I Married a Jew
- Author: Gretchen Lewis
- Language: English
- Genre: Autobiography
- Published in: The Atlantic
- Publication date: January 1939
- Media type: Print

= I Married a Jew =

1939 essay

"I Married a Jew" is an essay by Gretchen Lewis published in The Atlantic in the January 1939 issue. It discusses her marriage to a Jewish man, referred to as Ben in the article. Herself being a Christian White American of German descent, she describes her marriage as an interracial marriage. The article also discusses the assimilation of Jews and other minorities into a white American mainstream culture. She writes that she frequently tries "to see things from the Nazis' point of view," to "the hurt confusion" of her Jewish husband.

The essay became the subject of extensive commentary after The Atlantic published its archive on the Internet in 2008, leading to the article's rediscovery and going viral. The commentary focused on the topics of white privilege and the prejudices in America at the time, and pointed out her naïveté and the fact that "the author, a liberal-minded young woman, manages nonetheless to be spectacularly wrong about just about everything." Jonathan Chait wrote that "she tries to take a balanced, blame-both-sides-equally approach to the anti-Semitism issue" and called her "the world's first recorded Shiksplainer," a portmanteau of two disparaging terms: the Yiddish shiksa, meaning a non-Jewish woman or girl, and mansplainer. Olga Khazan wrote that the "tone-deaf" article serves as a cautionary tale against Islamophobia today, and noted that it "echoes current conversations about European Muslim identity."

RECORDED DATA ->
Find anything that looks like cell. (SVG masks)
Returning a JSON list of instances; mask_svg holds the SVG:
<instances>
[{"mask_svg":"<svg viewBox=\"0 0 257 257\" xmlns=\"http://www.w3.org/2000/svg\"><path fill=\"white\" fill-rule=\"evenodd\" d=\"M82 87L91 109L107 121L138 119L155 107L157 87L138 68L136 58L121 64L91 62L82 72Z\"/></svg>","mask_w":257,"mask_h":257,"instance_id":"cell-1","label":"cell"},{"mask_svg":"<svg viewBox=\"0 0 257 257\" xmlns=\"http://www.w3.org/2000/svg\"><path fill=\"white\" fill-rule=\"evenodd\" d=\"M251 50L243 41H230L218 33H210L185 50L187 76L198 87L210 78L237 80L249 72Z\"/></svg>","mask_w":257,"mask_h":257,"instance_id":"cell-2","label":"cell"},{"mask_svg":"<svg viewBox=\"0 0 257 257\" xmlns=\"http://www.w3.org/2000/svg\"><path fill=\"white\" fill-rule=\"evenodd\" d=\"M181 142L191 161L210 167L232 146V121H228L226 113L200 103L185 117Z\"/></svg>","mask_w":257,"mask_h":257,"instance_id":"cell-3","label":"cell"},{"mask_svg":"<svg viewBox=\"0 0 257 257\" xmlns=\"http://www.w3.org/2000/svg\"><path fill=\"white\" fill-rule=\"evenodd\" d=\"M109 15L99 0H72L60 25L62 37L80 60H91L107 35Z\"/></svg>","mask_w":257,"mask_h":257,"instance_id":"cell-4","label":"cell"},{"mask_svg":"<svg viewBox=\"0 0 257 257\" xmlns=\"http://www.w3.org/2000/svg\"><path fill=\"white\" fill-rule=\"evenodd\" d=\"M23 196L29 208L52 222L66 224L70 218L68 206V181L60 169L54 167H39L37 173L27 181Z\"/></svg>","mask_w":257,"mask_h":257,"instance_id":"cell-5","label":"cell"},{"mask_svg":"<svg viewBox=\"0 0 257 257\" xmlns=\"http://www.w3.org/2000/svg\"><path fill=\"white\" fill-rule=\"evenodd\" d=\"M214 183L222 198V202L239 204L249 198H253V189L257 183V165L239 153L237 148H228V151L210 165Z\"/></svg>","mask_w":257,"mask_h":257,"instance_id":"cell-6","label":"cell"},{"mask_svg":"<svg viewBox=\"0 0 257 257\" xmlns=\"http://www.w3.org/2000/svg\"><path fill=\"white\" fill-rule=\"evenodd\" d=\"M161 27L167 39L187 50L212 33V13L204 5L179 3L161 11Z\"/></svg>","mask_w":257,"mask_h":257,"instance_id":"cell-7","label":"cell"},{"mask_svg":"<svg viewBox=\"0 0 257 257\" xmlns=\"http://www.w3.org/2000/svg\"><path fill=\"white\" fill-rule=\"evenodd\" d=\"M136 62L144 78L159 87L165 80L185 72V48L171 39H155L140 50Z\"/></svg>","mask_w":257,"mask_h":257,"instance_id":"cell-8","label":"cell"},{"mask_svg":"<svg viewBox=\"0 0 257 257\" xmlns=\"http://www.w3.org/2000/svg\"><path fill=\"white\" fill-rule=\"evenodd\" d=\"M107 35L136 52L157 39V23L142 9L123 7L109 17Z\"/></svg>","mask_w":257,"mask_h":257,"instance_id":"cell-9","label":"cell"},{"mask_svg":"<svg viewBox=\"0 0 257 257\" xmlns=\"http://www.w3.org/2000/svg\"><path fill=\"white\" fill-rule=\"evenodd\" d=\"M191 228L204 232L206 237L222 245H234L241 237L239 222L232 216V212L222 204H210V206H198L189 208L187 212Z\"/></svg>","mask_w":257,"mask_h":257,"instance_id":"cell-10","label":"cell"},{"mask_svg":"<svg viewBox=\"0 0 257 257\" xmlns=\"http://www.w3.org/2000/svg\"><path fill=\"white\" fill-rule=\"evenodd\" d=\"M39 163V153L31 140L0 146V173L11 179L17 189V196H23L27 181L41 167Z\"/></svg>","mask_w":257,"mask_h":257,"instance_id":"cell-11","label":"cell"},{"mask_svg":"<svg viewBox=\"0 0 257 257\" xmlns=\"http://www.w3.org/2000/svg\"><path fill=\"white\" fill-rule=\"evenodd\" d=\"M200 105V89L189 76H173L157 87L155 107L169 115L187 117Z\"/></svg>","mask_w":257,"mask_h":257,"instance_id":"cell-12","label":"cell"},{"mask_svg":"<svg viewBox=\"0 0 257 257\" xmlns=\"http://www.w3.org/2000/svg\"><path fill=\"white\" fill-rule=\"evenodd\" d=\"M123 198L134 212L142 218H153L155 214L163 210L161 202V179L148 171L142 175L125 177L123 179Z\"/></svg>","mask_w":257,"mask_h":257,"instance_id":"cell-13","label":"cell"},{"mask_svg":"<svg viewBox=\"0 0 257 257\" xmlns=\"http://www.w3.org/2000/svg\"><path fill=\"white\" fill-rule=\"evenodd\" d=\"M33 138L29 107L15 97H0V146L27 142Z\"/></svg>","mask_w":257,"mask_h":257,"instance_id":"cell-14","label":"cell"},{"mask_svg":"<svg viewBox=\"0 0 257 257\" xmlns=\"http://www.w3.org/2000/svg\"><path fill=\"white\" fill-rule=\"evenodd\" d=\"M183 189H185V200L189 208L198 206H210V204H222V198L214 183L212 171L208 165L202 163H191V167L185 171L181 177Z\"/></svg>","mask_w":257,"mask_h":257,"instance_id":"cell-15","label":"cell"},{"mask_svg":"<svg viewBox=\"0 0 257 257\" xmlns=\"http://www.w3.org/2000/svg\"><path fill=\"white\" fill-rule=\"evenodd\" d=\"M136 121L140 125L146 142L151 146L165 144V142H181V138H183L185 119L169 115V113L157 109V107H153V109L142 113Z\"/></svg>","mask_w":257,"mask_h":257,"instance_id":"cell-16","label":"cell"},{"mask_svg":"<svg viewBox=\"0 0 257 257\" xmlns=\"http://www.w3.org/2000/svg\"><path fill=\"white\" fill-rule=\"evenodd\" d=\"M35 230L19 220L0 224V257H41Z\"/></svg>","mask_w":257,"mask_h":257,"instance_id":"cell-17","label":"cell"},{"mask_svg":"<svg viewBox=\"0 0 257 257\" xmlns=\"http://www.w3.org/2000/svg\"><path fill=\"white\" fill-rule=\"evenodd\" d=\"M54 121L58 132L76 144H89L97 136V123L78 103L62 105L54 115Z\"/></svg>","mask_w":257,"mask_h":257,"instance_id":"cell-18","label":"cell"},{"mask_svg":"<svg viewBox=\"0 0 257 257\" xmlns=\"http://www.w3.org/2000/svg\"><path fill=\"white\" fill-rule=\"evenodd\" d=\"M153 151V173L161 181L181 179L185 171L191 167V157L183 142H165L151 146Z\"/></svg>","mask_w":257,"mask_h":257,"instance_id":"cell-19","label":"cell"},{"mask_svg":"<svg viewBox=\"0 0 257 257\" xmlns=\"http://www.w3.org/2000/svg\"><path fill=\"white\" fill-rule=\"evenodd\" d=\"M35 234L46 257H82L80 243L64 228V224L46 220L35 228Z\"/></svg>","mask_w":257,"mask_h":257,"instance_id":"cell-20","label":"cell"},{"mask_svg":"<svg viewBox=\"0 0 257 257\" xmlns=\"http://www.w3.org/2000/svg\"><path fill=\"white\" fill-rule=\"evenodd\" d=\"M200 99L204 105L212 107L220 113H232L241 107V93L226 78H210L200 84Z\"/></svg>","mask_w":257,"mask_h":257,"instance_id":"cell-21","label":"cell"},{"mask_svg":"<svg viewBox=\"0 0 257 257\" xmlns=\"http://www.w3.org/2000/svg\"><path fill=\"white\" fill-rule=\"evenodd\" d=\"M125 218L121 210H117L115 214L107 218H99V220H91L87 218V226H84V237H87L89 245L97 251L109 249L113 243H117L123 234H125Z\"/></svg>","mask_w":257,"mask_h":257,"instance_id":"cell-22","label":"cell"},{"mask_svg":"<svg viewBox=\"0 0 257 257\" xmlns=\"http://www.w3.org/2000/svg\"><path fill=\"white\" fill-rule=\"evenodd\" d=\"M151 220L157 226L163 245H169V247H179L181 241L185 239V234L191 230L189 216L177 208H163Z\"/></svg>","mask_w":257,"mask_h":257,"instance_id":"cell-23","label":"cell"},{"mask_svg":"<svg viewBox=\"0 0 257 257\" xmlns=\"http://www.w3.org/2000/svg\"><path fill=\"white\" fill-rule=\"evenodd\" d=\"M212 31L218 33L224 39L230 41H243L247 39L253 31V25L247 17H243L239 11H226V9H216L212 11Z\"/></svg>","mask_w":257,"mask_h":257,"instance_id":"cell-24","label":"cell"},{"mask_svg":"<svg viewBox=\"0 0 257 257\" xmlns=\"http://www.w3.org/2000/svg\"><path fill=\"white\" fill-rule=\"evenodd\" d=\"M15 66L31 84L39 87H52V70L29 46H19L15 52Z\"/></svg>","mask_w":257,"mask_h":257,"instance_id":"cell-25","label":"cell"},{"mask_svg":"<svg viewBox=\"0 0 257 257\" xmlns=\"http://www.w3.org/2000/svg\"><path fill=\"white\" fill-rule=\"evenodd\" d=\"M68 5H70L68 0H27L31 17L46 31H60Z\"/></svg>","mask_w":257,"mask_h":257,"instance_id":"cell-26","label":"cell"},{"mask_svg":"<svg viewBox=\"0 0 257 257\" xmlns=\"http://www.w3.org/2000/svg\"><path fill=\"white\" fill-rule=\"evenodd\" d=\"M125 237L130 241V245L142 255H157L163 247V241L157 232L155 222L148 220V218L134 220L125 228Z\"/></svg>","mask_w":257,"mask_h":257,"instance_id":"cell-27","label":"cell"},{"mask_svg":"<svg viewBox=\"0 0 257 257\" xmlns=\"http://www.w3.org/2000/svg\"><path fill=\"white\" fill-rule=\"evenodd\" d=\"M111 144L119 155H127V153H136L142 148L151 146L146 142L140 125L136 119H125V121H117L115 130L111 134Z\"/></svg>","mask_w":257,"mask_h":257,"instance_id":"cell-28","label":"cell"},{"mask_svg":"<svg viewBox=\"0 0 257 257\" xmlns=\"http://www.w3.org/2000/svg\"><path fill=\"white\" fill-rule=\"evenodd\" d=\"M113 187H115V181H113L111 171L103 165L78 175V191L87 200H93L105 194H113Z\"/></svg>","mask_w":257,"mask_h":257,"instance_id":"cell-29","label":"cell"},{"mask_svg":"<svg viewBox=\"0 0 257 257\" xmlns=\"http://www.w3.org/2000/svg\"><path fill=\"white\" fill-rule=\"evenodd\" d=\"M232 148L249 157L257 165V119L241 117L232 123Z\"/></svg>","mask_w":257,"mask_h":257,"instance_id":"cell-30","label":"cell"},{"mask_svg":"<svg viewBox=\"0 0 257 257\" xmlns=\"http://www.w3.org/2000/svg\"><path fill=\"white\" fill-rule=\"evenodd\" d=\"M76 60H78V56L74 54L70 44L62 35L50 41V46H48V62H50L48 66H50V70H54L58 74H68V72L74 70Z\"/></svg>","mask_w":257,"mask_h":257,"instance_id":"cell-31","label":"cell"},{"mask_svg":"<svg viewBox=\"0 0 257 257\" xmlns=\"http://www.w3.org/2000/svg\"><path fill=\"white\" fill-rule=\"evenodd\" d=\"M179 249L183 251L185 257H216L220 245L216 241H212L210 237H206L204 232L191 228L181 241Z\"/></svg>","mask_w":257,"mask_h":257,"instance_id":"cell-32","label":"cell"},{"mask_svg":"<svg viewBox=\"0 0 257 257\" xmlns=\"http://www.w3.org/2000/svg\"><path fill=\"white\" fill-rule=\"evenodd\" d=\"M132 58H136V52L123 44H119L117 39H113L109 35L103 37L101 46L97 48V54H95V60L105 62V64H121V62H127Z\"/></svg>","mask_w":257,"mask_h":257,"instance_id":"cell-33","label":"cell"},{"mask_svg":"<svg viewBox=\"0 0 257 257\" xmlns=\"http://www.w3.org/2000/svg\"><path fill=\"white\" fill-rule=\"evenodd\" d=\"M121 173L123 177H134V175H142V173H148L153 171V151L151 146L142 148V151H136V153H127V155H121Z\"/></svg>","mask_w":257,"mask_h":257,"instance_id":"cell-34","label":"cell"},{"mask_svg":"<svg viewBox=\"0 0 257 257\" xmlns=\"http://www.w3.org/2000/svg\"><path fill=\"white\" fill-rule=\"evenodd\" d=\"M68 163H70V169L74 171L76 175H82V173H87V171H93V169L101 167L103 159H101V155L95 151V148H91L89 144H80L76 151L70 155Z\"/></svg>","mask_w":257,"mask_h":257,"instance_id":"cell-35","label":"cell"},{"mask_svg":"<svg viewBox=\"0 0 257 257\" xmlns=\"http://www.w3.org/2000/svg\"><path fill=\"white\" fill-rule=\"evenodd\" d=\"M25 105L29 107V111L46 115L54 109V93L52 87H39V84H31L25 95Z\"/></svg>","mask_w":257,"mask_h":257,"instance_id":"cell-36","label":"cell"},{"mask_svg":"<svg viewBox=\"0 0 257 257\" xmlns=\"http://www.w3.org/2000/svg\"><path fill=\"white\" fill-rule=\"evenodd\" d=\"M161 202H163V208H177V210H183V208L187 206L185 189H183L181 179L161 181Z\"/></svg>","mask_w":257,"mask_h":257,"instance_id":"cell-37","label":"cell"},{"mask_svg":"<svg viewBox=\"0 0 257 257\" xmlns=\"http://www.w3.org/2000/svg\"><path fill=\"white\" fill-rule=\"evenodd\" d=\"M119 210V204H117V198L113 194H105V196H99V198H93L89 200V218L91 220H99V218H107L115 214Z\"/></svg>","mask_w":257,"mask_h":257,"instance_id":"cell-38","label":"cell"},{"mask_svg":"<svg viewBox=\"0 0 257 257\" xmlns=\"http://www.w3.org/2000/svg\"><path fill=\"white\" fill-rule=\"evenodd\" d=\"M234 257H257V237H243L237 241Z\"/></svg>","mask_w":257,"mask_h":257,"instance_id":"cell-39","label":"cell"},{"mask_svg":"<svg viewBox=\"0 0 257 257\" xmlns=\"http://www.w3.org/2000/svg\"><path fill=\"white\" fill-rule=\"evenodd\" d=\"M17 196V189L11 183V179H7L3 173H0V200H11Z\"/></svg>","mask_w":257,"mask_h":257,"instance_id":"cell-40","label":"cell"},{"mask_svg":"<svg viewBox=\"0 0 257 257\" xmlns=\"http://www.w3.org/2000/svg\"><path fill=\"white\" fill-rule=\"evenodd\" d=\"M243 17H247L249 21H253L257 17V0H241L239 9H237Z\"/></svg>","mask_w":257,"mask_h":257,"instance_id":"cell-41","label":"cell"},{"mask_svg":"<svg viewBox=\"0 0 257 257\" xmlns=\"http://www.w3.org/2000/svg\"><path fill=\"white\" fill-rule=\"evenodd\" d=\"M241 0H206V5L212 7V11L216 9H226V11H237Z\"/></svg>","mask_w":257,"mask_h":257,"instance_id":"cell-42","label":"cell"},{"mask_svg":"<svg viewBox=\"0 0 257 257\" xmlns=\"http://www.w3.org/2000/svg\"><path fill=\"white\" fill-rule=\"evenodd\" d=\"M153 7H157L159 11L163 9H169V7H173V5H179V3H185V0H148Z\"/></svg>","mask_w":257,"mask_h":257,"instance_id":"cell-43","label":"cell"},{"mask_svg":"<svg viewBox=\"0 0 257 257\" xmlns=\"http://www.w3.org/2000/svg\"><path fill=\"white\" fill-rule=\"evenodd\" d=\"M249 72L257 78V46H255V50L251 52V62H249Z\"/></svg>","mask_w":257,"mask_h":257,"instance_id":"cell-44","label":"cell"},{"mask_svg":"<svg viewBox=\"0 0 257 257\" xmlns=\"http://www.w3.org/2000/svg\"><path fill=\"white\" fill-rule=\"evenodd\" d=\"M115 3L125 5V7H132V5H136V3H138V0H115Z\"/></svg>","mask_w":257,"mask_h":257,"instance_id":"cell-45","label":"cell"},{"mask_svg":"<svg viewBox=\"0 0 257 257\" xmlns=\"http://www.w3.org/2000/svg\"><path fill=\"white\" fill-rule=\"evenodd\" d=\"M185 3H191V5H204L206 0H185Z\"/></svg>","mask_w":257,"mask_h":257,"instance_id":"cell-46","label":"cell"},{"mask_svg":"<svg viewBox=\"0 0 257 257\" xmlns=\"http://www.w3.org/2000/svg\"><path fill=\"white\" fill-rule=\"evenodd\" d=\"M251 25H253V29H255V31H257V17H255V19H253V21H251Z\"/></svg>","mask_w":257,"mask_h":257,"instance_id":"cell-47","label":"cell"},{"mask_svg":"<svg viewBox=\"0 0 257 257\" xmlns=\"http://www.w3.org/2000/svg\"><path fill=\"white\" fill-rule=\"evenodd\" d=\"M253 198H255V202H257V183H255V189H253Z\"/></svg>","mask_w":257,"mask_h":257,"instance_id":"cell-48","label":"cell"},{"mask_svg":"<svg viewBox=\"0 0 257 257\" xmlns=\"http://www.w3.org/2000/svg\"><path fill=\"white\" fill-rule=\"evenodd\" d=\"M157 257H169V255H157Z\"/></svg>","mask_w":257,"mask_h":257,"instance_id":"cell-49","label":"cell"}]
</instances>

TASK PROMPT ->
Using the article on the essay "I Married a Jew," explain in one to three sentences why the essay drew extensive commentary decades after it was published.

WORKED SOLUTION ->
In 2008 The Atlantic published its archive on the Internet. This led people to rediscover the essay, which then went viral and became the subject of extensive commentary.